Learning a Manifold as an Atlas*

      Nikolaos Pitelis, Chris Russell, Lourdes Agapito,
      IEEE Conference in Computer Vision and Pattern Recognition (
      CVPR 2013), Portland, OR, USA, June 2013. pp 1642-1649.
      [PDF][Supplementary Material PDF][Poster][IEEExplore][BibTeX]




    • Abstract
    • In this work, we return to the underlying mathematical definition of a manifold and directly characterise learning a manifold as finding an atlas, or a set of overlapping charts, that accurately describe local structure. We formulate the problem of learning the manifold as an optimisation that simultaneously refines the continuous parameters defining the charts, and the discrete assignment of points to charts.
      In contrast to existing methods, this direct formulation of a manifold does not require “unwrapping” the manifold into a lower dimensional space and allows us to learn closed manifolds of interest to vision, such as those corresponding to gait cycles or camera pose. We report state-ofthe-art results for manifold based nearest neighbour classification on vision datasets, and show how the same techniques can be applied to the 3D reconstruction of human motion from a single image.


    • Method Overview
    • Left: Simultaneous optimisation of subspace fitting and point assignment. Right: A manifold as overlapping charts. (a) shows a typical decomposition into overlapping charts. A point’s assignment to the interior of a chart is indicated by its colour. Membership of additional charts is indicated by a ring drawn around the point. (b) shows a detail of two overlapping charts. (c) shows a side view of the projected locations of the same point by different charts.



    • Manifold Unwrapping
    • Unwrapping a Manifold Top row: (a) The original data; (b) the unwrapping generated by Atlas; (c) the charts found by Atlas; (d) the charts unwrapped. Other rows: (e-l) Other methods. All methods shown with optimal parameters. Left: Swiss Roll with Gaussian noise. Right: Sharply peaked Gaussian manifold with no noise. Additional examples in supplementary materials PDF.



    • Face Recognition
    • Yale Faces classification error (%) using 1-NN. The classification error of 1-NN in the original space is 4.39, and the lowest classification error of PCA 1-NN is 4.02 for d = 292. #c is the number of charts found by Atlas(+). For LTSA and LLE, k ∈ [2, 20]. SMCE uses λ ∈ [1, 100] . For Atlas, λ = 700 and k = 4. For Atlas+, λ = 700, k = 2, and the pairwise terms use 5 neighbours with θ = 1000.
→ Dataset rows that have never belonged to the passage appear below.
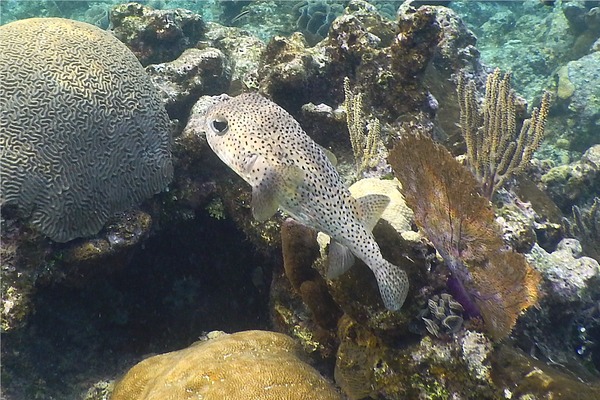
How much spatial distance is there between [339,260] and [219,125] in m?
1.57

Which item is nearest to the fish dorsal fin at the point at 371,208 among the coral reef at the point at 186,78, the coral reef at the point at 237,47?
the coral reef at the point at 186,78

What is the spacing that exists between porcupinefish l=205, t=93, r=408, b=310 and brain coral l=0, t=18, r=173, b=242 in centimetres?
179

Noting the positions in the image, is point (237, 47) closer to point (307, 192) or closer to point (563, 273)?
point (307, 192)

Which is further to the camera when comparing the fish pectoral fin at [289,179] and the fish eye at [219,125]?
the fish eye at [219,125]

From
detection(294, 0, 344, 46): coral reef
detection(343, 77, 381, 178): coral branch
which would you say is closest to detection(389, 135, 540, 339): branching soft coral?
detection(343, 77, 381, 178): coral branch

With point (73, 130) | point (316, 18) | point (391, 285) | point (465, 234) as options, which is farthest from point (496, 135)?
point (316, 18)

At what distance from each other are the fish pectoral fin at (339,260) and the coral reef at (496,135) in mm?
2083

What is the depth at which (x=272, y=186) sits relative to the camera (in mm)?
3260

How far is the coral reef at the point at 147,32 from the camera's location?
312 inches

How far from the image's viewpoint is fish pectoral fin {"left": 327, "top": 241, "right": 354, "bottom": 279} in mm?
3148

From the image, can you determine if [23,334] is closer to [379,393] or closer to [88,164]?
[88,164]

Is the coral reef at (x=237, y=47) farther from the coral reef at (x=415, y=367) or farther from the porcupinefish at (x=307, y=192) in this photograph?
the coral reef at (x=415, y=367)

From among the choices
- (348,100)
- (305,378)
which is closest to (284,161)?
(305,378)

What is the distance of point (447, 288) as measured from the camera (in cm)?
340
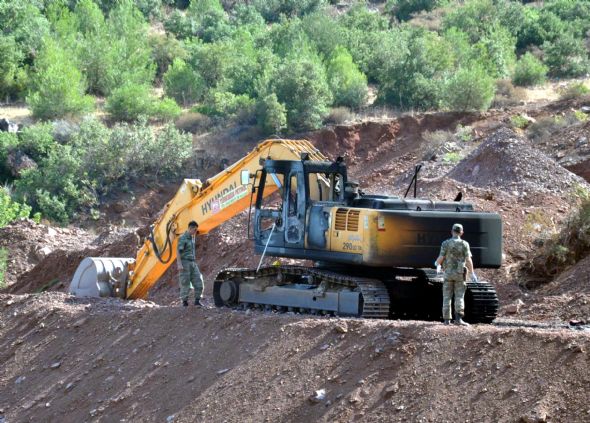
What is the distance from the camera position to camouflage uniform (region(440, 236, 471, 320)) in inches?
575

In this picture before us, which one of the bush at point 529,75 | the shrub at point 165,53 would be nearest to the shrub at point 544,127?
the bush at point 529,75

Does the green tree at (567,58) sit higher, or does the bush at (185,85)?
the green tree at (567,58)

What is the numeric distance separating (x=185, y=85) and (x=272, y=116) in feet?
40.4

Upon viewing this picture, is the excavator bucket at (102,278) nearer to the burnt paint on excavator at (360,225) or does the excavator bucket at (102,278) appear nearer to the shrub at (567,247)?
the burnt paint on excavator at (360,225)

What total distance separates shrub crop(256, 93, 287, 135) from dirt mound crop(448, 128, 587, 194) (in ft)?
44.6

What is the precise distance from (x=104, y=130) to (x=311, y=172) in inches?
1037

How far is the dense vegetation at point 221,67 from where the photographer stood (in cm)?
4088

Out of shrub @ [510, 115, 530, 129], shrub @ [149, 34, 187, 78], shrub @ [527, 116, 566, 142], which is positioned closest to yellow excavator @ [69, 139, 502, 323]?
shrub @ [527, 116, 566, 142]

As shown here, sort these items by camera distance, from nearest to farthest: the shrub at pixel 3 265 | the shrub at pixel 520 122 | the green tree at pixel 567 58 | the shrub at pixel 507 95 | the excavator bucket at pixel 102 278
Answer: the excavator bucket at pixel 102 278 → the shrub at pixel 3 265 → the shrub at pixel 520 122 → the shrub at pixel 507 95 → the green tree at pixel 567 58

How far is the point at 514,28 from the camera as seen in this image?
61.5 meters

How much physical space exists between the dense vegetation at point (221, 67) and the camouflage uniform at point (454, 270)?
25.0 metres

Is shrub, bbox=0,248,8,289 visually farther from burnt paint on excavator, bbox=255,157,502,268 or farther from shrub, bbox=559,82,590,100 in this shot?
shrub, bbox=559,82,590,100

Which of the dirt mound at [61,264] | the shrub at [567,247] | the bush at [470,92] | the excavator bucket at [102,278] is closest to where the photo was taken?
the excavator bucket at [102,278]

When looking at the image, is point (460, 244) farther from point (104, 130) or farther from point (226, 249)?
point (104, 130)
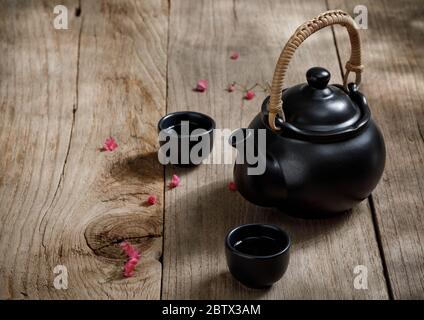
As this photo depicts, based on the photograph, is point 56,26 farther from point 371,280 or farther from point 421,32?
point 371,280

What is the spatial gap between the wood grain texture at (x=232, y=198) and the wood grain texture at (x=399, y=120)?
0.16ft

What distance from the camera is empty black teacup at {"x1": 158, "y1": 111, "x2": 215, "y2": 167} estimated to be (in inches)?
82.3

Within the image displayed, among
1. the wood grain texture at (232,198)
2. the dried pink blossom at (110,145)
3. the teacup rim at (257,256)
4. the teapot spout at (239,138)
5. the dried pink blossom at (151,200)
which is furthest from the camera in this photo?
the dried pink blossom at (110,145)

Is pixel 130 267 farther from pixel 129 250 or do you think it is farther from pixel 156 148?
pixel 156 148

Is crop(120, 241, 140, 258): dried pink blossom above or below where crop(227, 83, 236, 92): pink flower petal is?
above

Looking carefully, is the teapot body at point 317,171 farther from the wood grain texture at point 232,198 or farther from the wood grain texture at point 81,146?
the wood grain texture at point 81,146

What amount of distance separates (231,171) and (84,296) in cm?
58

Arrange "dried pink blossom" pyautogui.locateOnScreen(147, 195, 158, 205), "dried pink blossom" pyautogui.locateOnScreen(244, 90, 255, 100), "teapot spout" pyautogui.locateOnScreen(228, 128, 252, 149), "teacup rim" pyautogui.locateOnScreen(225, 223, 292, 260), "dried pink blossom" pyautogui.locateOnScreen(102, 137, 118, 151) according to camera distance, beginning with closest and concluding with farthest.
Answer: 1. "teacup rim" pyautogui.locateOnScreen(225, 223, 292, 260)
2. "teapot spout" pyautogui.locateOnScreen(228, 128, 252, 149)
3. "dried pink blossom" pyautogui.locateOnScreen(147, 195, 158, 205)
4. "dried pink blossom" pyautogui.locateOnScreen(102, 137, 118, 151)
5. "dried pink blossom" pyautogui.locateOnScreen(244, 90, 255, 100)

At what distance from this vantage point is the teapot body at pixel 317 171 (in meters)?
1.80

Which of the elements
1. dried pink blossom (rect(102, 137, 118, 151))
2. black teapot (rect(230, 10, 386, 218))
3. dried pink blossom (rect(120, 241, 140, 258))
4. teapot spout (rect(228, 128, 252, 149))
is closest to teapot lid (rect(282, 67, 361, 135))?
black teapot (rect(230, 10, 386, 218))

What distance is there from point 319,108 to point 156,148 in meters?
0.58

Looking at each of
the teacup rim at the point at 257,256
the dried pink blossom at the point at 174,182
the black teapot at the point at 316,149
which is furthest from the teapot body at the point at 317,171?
the dried pink blossom at the point at 174,182

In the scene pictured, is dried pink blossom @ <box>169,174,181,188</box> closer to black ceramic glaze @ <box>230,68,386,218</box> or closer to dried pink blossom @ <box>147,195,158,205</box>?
dried pink blossom @ <box>147,195,158,205</box>

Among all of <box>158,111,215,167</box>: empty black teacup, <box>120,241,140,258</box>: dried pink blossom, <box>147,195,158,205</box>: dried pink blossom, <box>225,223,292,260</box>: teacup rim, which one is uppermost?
<box>225,223,292,260</box>: teacup rim
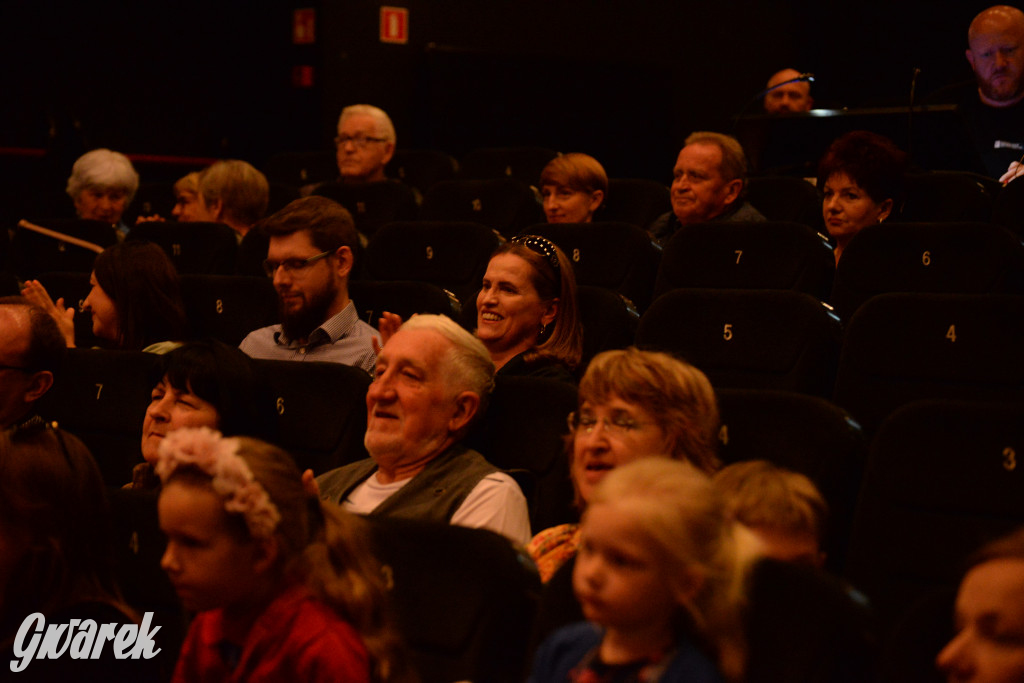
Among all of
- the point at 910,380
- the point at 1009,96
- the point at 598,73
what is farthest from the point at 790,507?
the point at 598,73

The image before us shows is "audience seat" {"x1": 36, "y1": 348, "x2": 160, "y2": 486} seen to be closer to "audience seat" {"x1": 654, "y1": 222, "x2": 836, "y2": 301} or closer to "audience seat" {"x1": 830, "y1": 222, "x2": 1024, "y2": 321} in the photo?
"audience seat" {"x1": 654, "y1": 222, "x2": 836, "y2": 301}

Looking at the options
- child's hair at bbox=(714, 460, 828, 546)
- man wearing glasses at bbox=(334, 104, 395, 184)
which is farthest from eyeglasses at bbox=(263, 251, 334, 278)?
man wearing glasses at bbox=(334, 104, 395, 184)

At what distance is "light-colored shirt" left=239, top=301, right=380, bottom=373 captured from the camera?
2.86 meters

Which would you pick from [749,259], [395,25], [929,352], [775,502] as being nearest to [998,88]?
[749,259]

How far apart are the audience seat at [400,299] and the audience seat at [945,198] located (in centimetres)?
153

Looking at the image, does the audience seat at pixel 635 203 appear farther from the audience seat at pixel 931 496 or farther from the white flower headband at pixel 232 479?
the white flower headband at pixel 232 479

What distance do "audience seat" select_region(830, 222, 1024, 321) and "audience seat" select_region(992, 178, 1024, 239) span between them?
47 centimetres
    • Handwritten Digit Recognition
    • Semeion dataset classification error (%) of 1-NN classifier with PCA, LLE, LTSA, Atlas, and wLTSA. The classification error of 1-NN classifier in the original space is 10.92 with 10.90 reported in [25]. #c denotes the number of charts found by Atlas. Left: Columns 3, 4, and 5 contain the results reported in [25]. The best value of k ∈ {10, 15, 20, 25} for LLE and k ∈ {35, 40, 45, 50} for LTSA and wLTSA; For Atlas, λ = 100 and k = 6. Right: Semeion dataset classification error (%) of NN classifier with PCA, LLE, LTSA, and Atlas. The best value of k ∈ [2, 50] for LLE and LTSA. For Atlas, λ = 100 and k = 6.


    • Human Motion Reconstruction
    • Left: The manifold of a gait cycle in the embedding space. Each colour indicates a different chart. Large stick-men represent the mean shape, while the small are ± one standard deviation along the principal component. Middle: Reconstruction of CMU running sequence with σ = 3cm Gaussian noise added to both the image reconstructed and the training data. The reconstructions of 21-NN and Atlas have aver- age RMS reconstruction error ( ) of 5cm and 3.74cm respectively. Marker colours are based on squared reconstruction error. Right: CMU average RMS reconstruction error for manifold dimensionality 1 to 20. Top row: dataset I walking sequences and bottom row: dataset II walking and running sequences. Left column shows 0cm noise case and right column 2cm noise.